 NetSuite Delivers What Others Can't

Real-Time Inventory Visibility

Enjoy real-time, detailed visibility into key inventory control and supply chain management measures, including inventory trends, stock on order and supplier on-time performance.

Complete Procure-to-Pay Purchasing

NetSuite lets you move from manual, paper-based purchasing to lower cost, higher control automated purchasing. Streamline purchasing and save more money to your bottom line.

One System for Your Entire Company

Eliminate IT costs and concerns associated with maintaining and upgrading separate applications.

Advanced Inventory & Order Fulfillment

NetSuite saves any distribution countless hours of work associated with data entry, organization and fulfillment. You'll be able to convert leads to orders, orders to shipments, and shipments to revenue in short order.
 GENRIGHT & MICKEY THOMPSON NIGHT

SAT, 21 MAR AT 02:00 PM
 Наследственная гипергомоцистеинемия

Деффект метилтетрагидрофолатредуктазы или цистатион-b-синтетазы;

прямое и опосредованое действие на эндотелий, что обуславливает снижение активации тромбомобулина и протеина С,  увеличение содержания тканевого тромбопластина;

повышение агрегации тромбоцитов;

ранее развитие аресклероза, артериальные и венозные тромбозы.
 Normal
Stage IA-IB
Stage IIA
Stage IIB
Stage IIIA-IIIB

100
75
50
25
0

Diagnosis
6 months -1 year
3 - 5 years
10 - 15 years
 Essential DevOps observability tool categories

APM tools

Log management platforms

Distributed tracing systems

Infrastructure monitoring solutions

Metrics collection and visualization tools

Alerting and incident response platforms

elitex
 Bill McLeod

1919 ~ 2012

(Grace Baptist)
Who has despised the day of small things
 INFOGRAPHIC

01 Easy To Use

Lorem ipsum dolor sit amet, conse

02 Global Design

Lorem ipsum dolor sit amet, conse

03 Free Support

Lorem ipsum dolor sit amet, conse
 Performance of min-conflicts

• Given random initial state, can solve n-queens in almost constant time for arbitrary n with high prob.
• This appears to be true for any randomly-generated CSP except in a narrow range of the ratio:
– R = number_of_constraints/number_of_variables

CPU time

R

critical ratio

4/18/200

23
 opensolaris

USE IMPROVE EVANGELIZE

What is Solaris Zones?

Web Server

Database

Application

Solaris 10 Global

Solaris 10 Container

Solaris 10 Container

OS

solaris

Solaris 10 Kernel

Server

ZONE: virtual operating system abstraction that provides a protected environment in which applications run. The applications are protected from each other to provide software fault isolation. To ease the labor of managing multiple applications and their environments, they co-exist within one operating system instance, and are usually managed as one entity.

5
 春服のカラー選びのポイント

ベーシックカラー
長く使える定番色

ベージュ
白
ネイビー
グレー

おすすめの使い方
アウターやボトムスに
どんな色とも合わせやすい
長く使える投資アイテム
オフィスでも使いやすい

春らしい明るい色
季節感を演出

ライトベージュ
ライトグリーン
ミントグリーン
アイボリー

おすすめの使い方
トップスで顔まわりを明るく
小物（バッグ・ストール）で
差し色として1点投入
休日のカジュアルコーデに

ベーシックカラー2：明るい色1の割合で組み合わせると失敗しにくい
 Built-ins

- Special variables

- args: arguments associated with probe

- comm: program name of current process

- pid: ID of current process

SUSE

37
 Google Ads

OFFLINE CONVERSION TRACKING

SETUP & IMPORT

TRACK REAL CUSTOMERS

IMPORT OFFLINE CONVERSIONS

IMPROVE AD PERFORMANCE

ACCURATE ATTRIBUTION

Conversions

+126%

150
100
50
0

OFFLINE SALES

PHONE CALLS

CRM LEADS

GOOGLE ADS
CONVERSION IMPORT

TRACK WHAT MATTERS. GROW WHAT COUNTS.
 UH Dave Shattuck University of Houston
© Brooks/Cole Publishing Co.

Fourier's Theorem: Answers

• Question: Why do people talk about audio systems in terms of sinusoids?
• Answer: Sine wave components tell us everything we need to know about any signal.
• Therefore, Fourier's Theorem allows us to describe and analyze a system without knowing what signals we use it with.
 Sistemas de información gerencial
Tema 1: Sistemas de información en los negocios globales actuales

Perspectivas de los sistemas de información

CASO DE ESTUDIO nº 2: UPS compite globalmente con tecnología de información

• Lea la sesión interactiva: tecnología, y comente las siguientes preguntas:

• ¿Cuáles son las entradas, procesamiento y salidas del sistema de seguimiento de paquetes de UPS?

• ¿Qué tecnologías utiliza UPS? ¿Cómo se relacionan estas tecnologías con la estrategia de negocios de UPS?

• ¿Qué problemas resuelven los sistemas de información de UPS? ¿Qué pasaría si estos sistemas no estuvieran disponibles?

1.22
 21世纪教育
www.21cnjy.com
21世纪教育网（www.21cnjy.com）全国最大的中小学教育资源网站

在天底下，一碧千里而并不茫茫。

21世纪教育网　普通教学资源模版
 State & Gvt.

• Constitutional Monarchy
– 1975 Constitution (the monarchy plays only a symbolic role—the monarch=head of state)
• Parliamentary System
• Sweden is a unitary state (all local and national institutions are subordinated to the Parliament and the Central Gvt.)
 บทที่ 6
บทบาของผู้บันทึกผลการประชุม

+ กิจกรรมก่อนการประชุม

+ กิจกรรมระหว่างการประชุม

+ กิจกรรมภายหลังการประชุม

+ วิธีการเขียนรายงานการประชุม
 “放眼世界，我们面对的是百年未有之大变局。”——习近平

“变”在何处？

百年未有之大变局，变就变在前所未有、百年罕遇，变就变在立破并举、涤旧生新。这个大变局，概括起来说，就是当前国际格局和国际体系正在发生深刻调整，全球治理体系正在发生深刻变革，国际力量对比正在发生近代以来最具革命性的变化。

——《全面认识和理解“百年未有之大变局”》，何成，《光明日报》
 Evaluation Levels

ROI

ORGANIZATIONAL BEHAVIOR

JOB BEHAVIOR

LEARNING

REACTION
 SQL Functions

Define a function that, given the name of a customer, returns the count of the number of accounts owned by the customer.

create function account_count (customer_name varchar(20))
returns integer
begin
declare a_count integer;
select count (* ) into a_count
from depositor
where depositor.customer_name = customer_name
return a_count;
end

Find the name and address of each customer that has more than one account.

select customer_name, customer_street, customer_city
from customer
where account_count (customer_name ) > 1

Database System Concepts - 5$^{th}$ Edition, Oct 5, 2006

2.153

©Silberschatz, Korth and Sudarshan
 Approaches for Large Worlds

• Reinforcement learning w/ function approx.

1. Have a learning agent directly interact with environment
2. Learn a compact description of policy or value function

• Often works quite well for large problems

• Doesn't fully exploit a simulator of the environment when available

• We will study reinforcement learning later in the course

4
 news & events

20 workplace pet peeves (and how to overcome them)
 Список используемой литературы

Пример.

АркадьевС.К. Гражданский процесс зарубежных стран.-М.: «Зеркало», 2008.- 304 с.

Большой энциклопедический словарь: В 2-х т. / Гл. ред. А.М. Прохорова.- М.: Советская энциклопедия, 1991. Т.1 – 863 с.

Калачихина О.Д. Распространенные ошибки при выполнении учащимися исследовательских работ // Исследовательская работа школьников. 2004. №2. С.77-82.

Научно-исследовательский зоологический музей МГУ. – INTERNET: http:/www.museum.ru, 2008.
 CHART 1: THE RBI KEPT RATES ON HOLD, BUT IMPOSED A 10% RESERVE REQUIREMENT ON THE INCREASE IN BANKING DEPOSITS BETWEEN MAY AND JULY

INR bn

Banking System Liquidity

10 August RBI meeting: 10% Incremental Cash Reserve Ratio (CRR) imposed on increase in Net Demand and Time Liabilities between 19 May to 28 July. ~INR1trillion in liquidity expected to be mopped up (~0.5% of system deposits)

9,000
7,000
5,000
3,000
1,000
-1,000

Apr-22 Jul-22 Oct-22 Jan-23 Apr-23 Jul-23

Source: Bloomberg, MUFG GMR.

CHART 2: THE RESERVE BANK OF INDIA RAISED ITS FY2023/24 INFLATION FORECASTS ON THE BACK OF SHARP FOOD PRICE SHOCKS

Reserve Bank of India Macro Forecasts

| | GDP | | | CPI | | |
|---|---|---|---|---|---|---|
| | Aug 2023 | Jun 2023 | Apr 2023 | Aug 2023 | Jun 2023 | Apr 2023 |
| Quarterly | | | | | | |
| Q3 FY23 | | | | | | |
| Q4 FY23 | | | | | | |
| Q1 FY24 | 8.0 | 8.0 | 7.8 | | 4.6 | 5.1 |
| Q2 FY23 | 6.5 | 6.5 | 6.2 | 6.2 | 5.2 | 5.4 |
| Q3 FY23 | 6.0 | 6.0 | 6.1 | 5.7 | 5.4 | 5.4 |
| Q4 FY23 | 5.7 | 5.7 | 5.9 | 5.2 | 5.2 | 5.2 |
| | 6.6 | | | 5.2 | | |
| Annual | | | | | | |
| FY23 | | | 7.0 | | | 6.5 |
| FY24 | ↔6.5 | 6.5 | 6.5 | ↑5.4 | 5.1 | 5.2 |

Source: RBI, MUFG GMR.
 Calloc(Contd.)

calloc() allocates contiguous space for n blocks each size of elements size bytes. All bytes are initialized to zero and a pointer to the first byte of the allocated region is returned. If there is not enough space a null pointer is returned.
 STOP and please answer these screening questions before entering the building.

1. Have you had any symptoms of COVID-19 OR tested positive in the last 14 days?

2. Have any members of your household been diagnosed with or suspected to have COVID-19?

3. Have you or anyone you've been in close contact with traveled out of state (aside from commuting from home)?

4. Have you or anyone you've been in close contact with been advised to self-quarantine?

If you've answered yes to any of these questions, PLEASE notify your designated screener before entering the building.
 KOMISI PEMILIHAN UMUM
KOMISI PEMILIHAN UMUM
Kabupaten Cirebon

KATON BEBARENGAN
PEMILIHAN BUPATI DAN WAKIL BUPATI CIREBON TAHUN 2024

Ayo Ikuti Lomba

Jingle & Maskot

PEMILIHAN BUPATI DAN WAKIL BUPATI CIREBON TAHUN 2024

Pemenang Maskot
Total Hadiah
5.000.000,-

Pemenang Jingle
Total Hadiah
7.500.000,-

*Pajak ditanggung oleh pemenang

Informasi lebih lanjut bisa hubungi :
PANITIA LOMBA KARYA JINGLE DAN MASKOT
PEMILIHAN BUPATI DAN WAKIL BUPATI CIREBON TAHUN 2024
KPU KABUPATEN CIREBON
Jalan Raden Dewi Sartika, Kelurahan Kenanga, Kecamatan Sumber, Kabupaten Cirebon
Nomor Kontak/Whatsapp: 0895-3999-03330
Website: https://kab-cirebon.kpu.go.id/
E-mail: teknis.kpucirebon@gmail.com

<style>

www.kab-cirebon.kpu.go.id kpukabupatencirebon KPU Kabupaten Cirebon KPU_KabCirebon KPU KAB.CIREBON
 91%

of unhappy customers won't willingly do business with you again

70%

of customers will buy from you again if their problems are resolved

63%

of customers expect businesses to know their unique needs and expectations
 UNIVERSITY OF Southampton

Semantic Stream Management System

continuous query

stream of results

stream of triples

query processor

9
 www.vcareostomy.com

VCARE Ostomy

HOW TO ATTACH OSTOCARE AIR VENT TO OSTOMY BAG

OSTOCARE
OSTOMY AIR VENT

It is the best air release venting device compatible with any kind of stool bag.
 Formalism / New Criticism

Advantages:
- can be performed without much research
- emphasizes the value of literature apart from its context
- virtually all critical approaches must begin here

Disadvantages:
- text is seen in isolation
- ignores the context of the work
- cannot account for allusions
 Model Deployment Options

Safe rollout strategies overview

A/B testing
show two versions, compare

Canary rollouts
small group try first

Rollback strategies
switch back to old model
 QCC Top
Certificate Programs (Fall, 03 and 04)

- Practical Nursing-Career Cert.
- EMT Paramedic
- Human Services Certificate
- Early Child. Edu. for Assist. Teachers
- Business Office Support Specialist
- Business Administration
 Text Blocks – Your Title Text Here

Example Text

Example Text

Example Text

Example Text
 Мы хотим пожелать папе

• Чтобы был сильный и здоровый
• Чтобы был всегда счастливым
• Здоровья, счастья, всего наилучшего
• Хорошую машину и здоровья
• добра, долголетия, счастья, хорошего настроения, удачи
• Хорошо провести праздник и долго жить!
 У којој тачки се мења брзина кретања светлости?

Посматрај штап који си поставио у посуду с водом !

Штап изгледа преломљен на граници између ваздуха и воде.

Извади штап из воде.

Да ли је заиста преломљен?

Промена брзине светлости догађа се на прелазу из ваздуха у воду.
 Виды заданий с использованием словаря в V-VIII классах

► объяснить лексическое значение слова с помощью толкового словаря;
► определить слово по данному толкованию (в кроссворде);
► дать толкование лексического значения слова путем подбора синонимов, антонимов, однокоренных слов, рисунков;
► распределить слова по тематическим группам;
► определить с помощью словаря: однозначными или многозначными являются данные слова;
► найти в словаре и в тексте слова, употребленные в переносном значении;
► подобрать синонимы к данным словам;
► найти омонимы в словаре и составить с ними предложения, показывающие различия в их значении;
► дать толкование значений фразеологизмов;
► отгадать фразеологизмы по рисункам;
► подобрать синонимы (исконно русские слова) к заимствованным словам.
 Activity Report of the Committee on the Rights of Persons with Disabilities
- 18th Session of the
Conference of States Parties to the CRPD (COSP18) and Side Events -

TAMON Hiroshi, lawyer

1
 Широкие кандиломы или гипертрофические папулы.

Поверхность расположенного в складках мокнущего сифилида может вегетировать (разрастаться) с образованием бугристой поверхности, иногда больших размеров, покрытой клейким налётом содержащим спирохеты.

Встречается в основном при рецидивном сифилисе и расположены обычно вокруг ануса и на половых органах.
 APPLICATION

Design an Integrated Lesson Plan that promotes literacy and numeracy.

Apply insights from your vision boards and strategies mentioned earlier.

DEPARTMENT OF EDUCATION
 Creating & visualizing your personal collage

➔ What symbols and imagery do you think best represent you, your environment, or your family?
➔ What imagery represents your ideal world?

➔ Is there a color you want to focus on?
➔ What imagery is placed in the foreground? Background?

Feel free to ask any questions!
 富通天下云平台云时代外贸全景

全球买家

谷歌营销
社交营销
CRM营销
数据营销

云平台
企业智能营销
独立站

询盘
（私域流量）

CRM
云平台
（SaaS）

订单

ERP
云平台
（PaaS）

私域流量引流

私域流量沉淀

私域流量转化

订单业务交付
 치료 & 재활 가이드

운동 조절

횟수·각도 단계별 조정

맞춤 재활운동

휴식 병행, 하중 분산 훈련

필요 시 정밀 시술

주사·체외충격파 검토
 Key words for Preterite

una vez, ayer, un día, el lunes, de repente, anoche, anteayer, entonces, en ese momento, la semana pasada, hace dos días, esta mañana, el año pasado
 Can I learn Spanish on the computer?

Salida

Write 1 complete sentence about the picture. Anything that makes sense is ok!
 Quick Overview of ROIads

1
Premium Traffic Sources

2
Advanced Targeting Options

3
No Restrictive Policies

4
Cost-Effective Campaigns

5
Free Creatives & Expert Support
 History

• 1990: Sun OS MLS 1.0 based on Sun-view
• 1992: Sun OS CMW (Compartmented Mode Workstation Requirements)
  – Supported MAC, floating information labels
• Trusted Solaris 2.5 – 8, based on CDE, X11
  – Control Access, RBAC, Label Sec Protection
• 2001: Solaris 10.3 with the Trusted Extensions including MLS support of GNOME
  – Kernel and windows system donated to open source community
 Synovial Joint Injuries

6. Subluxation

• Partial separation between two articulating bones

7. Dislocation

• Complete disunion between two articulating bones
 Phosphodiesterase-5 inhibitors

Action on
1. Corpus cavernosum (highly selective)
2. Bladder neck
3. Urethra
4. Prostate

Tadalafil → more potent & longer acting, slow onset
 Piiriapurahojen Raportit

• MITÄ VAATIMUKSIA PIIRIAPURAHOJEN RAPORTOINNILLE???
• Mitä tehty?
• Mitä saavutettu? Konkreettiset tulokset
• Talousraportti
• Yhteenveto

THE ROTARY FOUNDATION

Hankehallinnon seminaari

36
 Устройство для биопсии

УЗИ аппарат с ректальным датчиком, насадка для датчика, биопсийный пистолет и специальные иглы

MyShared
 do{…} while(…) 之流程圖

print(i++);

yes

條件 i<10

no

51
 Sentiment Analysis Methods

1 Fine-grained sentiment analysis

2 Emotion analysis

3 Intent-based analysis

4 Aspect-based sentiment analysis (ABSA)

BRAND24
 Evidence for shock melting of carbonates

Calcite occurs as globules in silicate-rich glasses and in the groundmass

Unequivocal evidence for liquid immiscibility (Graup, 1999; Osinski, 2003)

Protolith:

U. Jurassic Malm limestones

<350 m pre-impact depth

◇ ◇ ◇ ◇ ◇ ◇ ◇

PROBLEM STATEMENT: Lines holding the string "IMPORT" must be copied out of the entries above.

SOLUTION TO THE EXERCISE:
SETUP & IMPORT
IMPORT OFFLINE CONVERSIONS
CONVERSION IMPORT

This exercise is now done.